== Work task ==
Only the pictures are to be left out; return the rest of the data exactly as it stands.

========

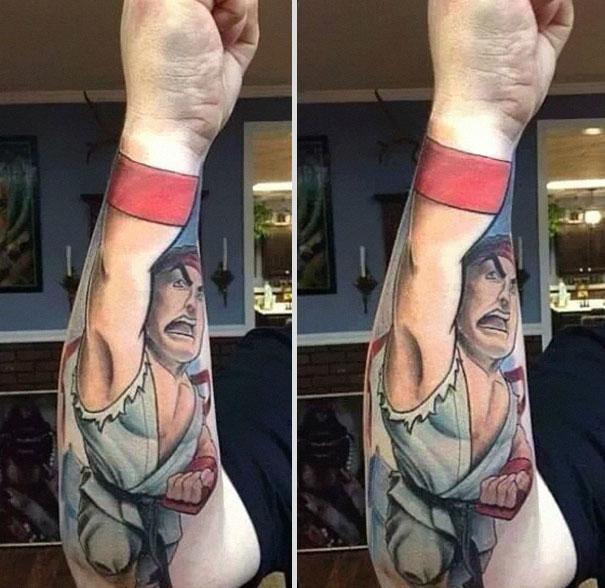 tattoo-kreativ (27)
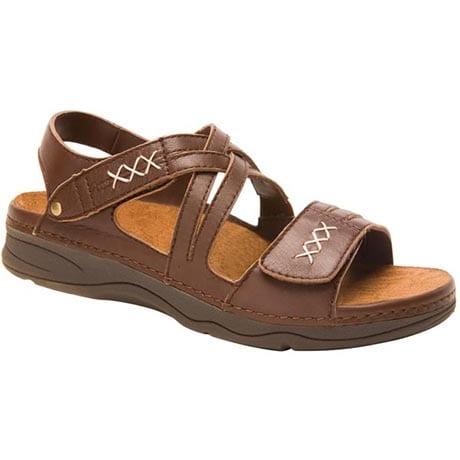 Drew® Argo Sandals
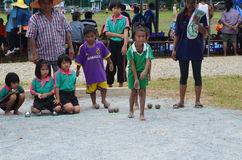 Petong competition. Within rural,thailand Stock Image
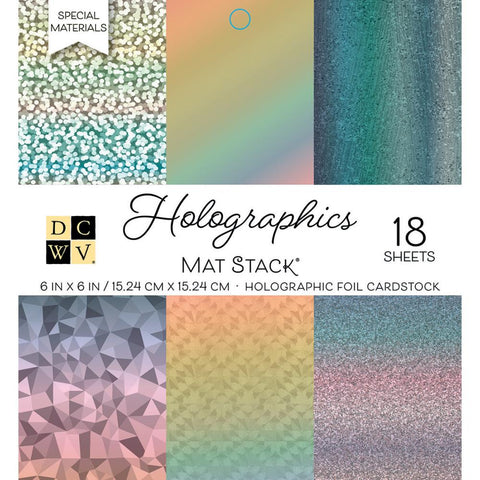 "Single-Sided Cardstock Stack 6""X6"" 18/Pkg - Holographics, 6 Designs/3 Each"
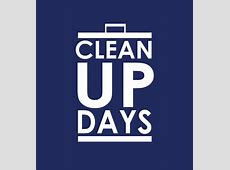 Clean Up Day – We Are Localworks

========

== Result for this exercise ==
 tattoo-kreativ (27)
 Drew® Argo Sandals
 Petong competition. Within rural,thailand Stock Image
 "Single-Sided Cardstock Stack 6""X6"" 18/Pkg - Holographics, 6 Designs/3 Each"
 Clean Up Day – We Are Localworks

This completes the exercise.